To prove it has a fully mature, easily accessible SOA platform, Sun put newly acquired SeeBeyond Technology Corp.'s application server and enterprise service bus into its open source projects.
GM was already a longtime SeeBeyond customer, using Sun's directory and portal products, but the new agreement will see the automotive giant leverage Sun's full development and identity management tools for an SOA built on Java and running on Sun's Solaris 10 operating system.
"GM is utilizing the full Java Enterprise System stack for cross component integration between our application server, our portals and our Web servers," said Fred Killeen, director of systems development and interim chief technology officer at GM. "As we begin to include new technologies within Java ES, such as the Sun Java Identity Management Suite, we will look at portlet standards such as WSRP, JSR-168 and SAML for the integration."
Jim McHugh, senior director of software portfolio marketing for Sun, said the GM deal came together right around the time Sun purchased SeeBeyond.
"That integration piece is a key component to building an SOA and clearly General Motors is in a position to leverage our ties with SeeBeyond," he said.

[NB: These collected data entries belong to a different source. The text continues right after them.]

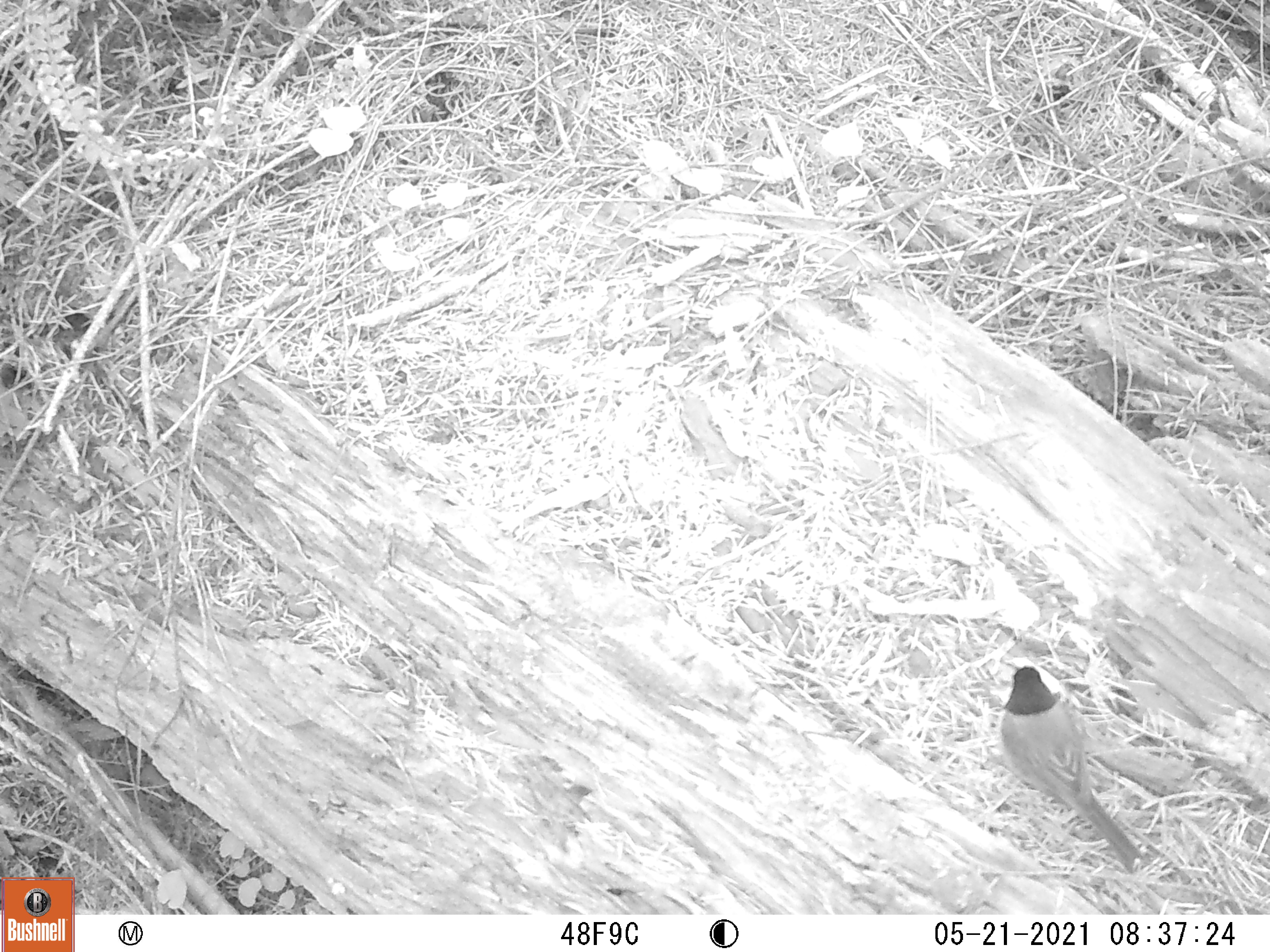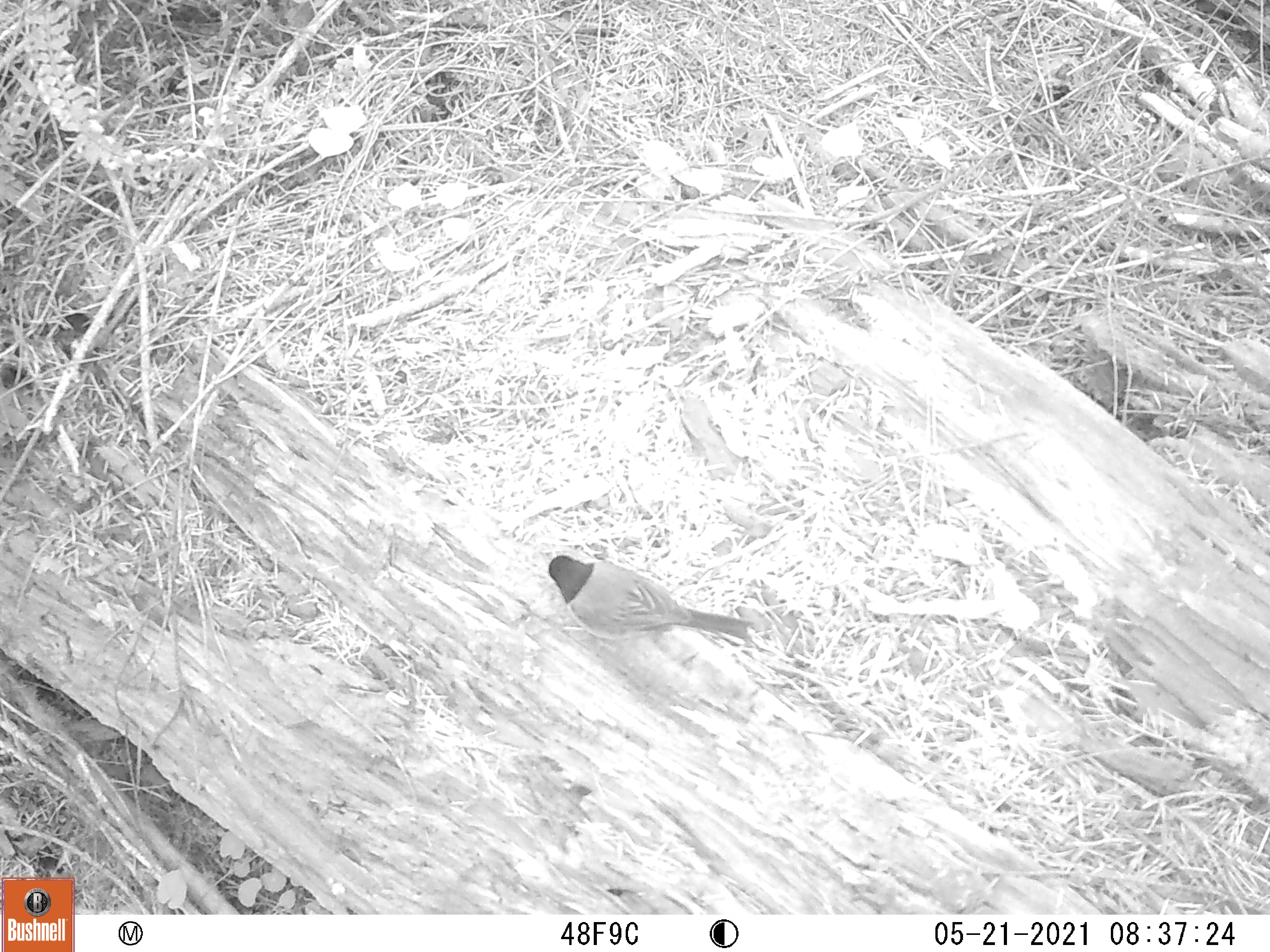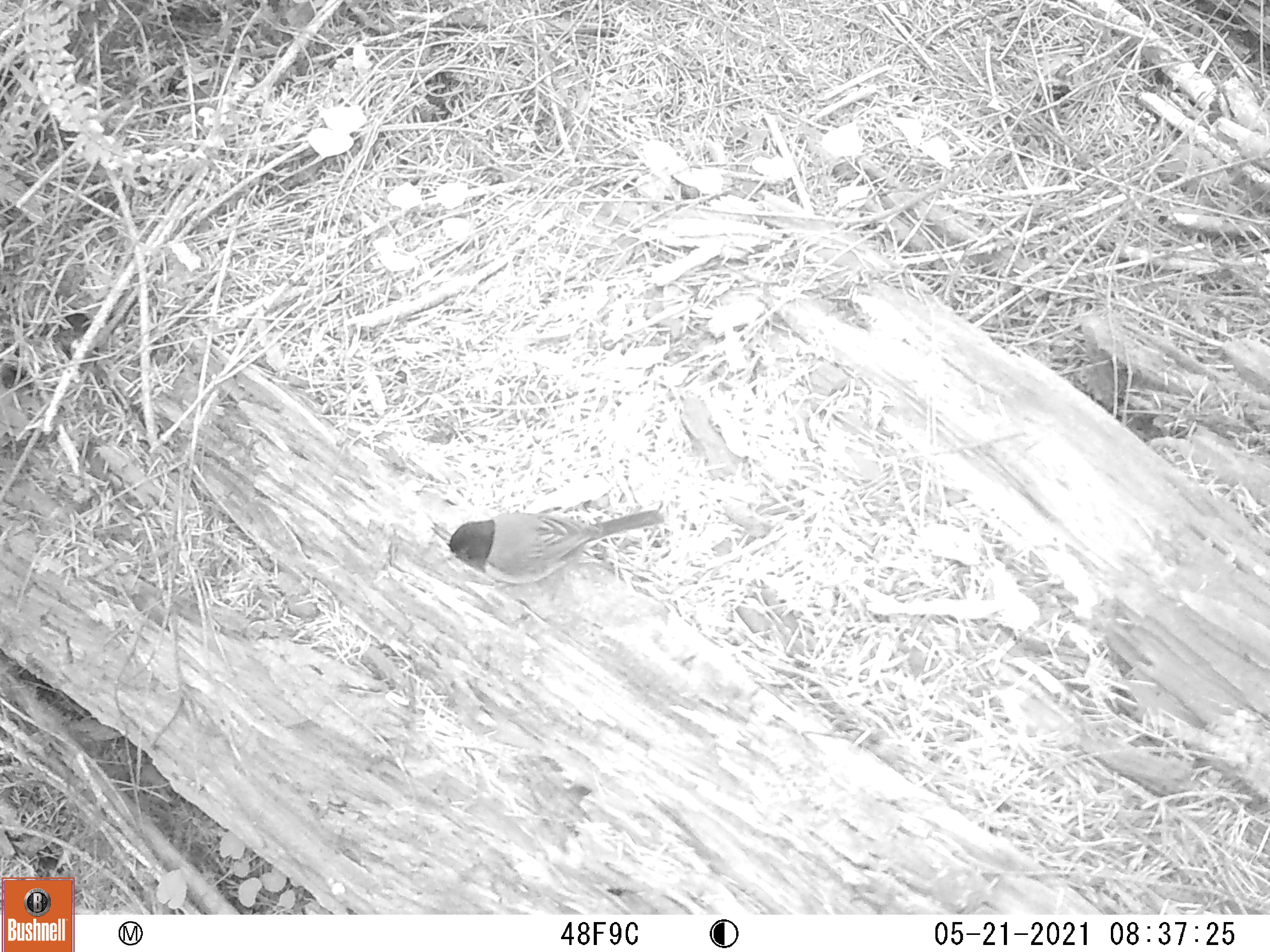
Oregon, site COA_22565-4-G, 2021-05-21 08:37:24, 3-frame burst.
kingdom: Animalia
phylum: Chordata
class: Aves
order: Passeriformes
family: Passerellidae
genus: Junco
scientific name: Junco hyemalis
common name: dark-eyed junco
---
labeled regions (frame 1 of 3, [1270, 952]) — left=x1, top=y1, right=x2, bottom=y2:
dark-eyed junco: left=993, top=662, right=1144, bottom=873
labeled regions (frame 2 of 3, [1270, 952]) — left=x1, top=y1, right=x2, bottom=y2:
dark-eyed junco: left=545, top=552, right=758, bottom=648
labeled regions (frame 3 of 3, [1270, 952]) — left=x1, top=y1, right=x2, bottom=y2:
dark-eyed junco: left=439, top=507, right=670, bottom=596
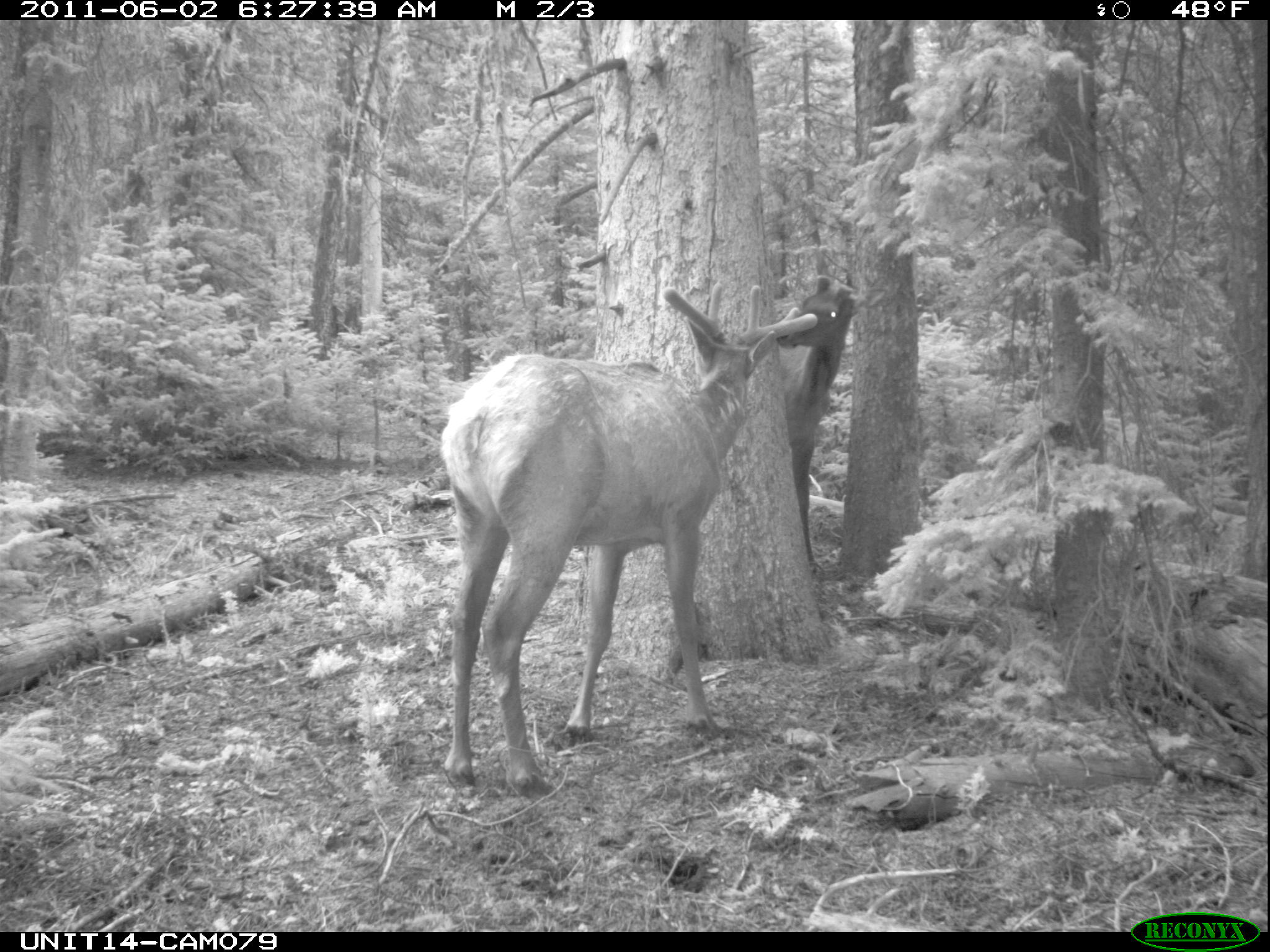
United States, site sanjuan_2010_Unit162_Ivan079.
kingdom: Animalia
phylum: Chordata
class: Mammalia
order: Artiodactyla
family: Cervidae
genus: Cervus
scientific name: Cervus elaphus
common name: red deer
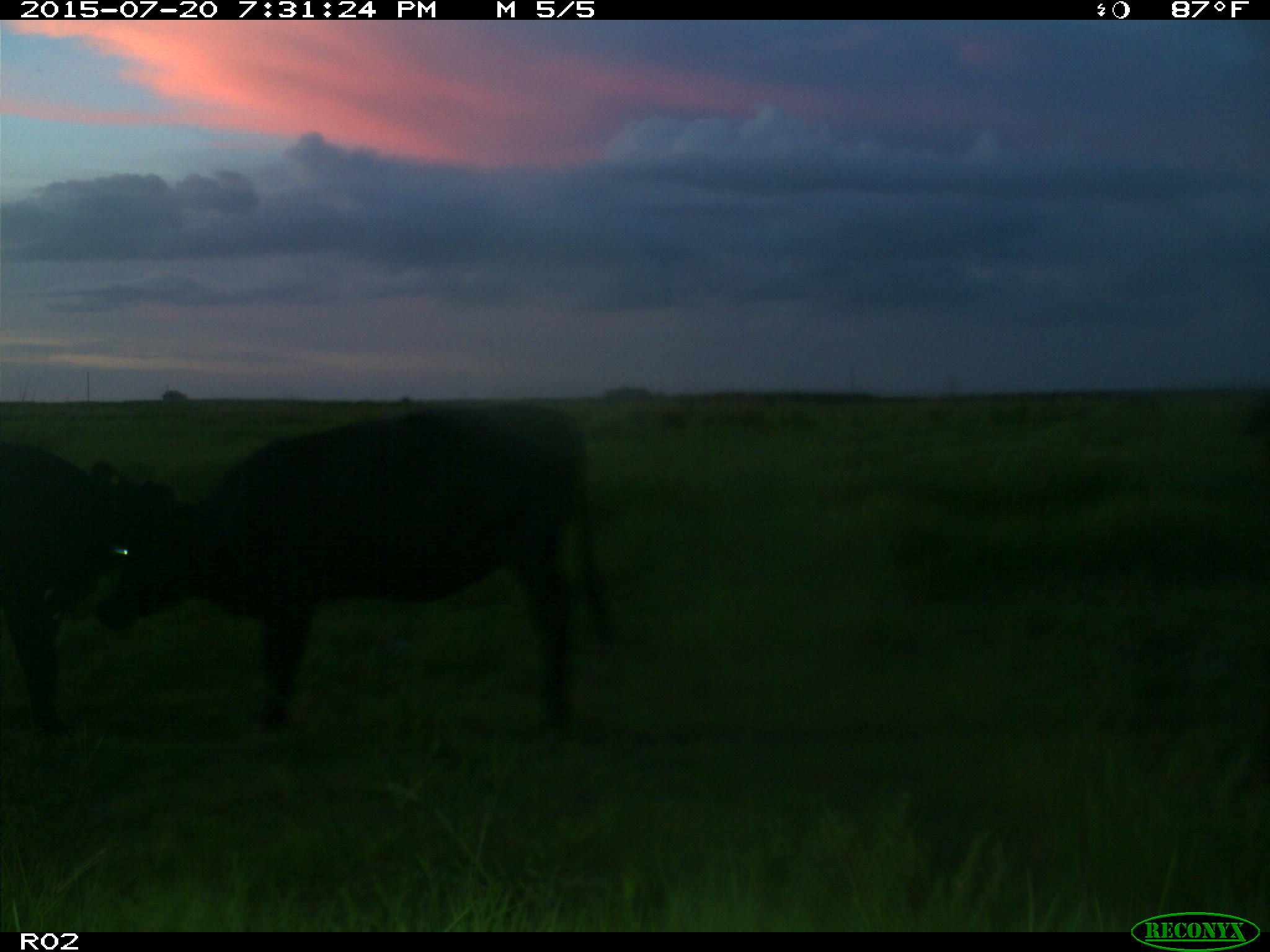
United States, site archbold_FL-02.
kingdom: Animalia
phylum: Chordata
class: Mammalia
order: Artiodactyla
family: Bovidae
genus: Bos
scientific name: Bos taurus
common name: domestic cow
Bos taurus (domestic cow).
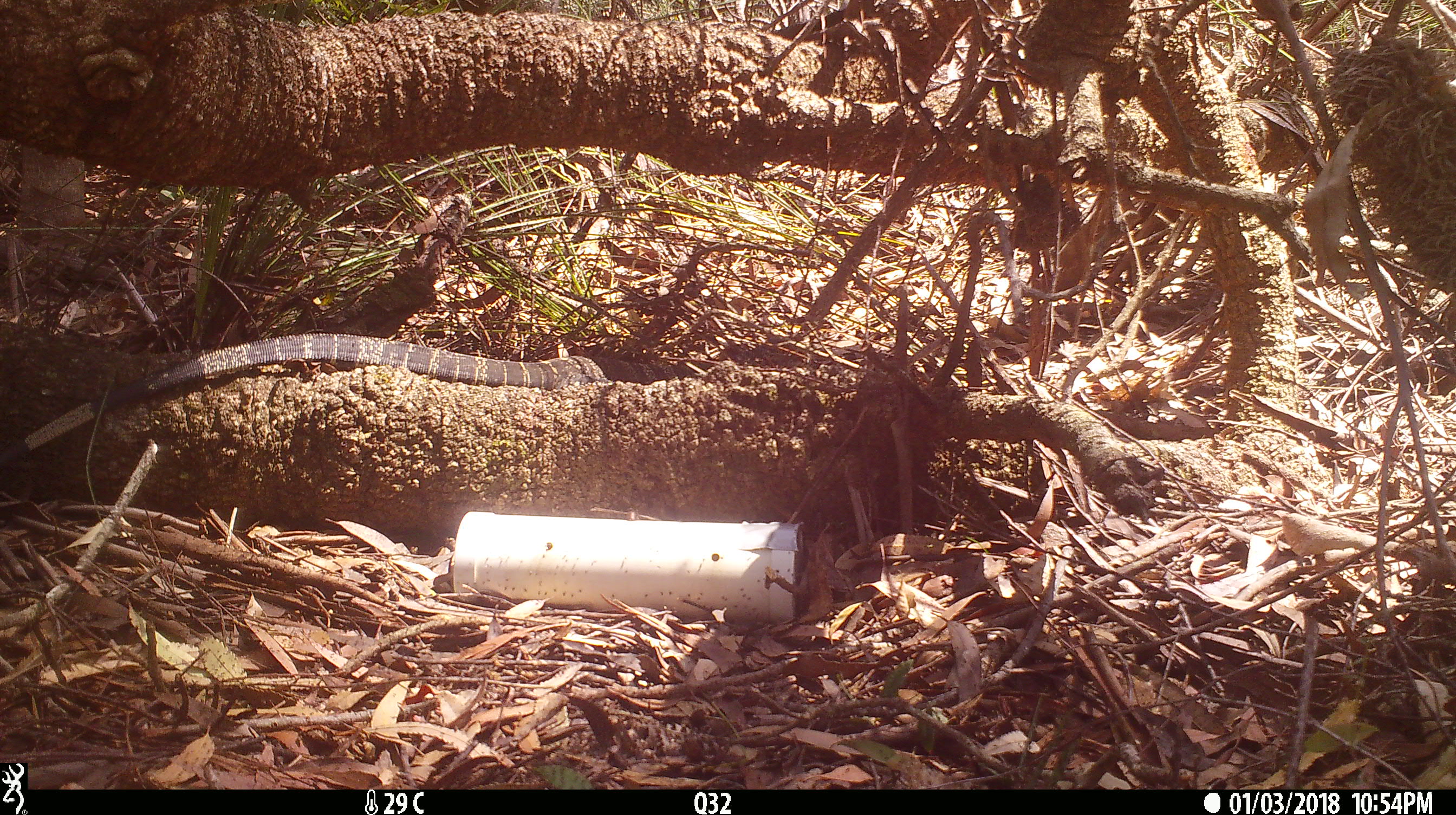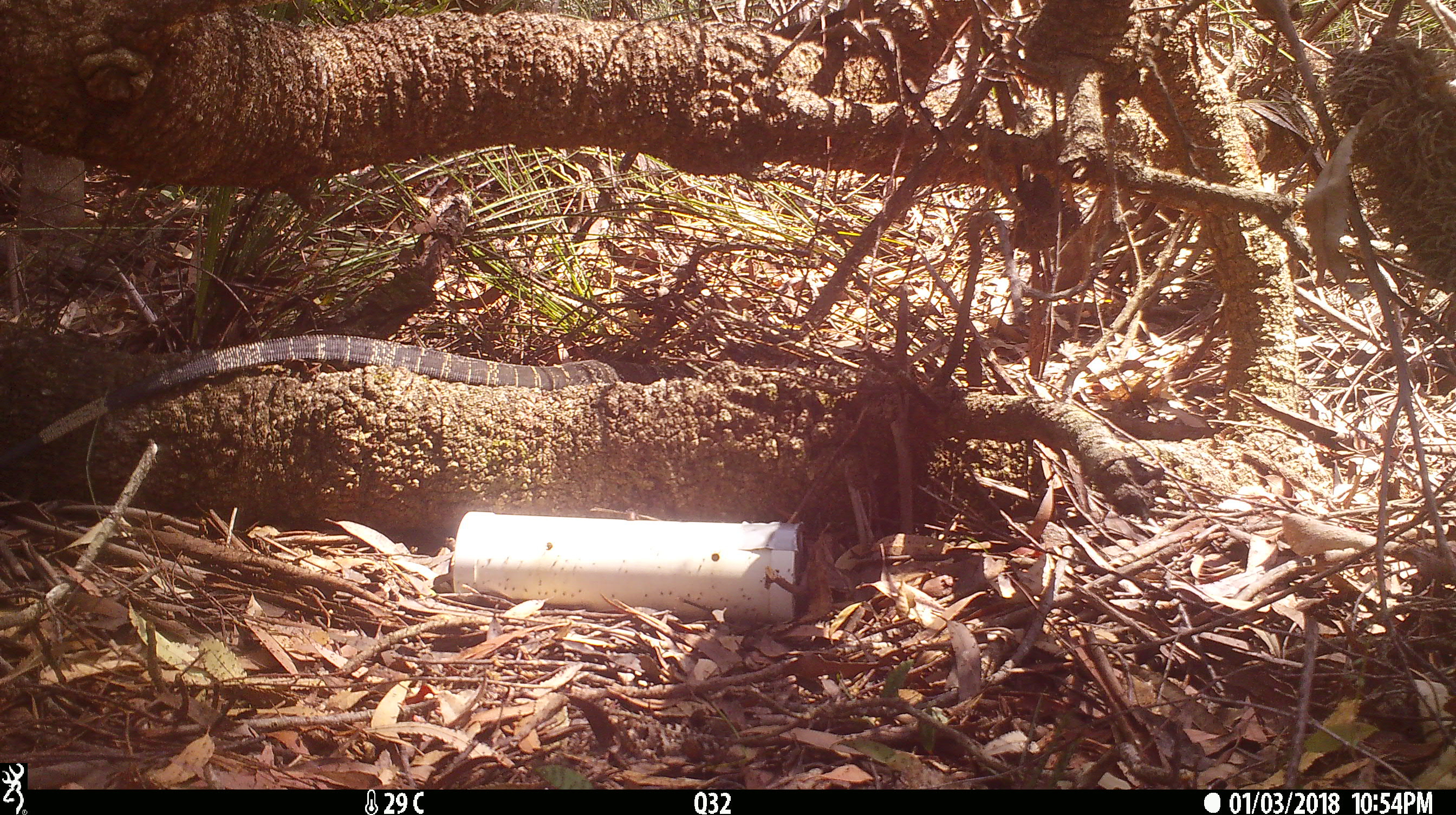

It also could be a triumph for Sun's static price and full toolkit licensing model, which does not charge per CPU or portal. GM will get everything from the development tools to the identity management to directory for a $140 per employee annual license.
Sandra Rogers, a research director for Web services and integration software at Framingham, Mass.-based IDC, sees the deal as a score for Sun's efforts to present itself as a platform vendor rather than a toolkit provider.
"This raises their mindshare beyond being just a very good caretaker of Java," she said. She added that it also underscores that a major enterprise like GM does not believe that Java is too complex a technology on which to build an SOA.
ZapThink LLC analyst Ron Schmelzer said from the GM perspective "it makes sense for them to go to their current vendors to see if they can go forward with SOA."
He also sounded the often-repeated, yet necessary warning that an SOA is an approach, not something you get out of a box.
"You can buy the best products in the world and not have an SOA," he said.
The key for moving forward into a services model with any present-day vendor is the sort of "real architectural differences" that vendors can bring to bear, compared to their earlier offerings, Schmelzer added.
According to McHugh, the GM deal pushes the number of Java ES subscribers close to 1 million. Yet, what it really does, is give Sun the chance to demonstrate how well it can build an SOA, integrate legacy systems and interoperate with other vendors and technologies.
"It's a big confidence vote for us," McHugh said.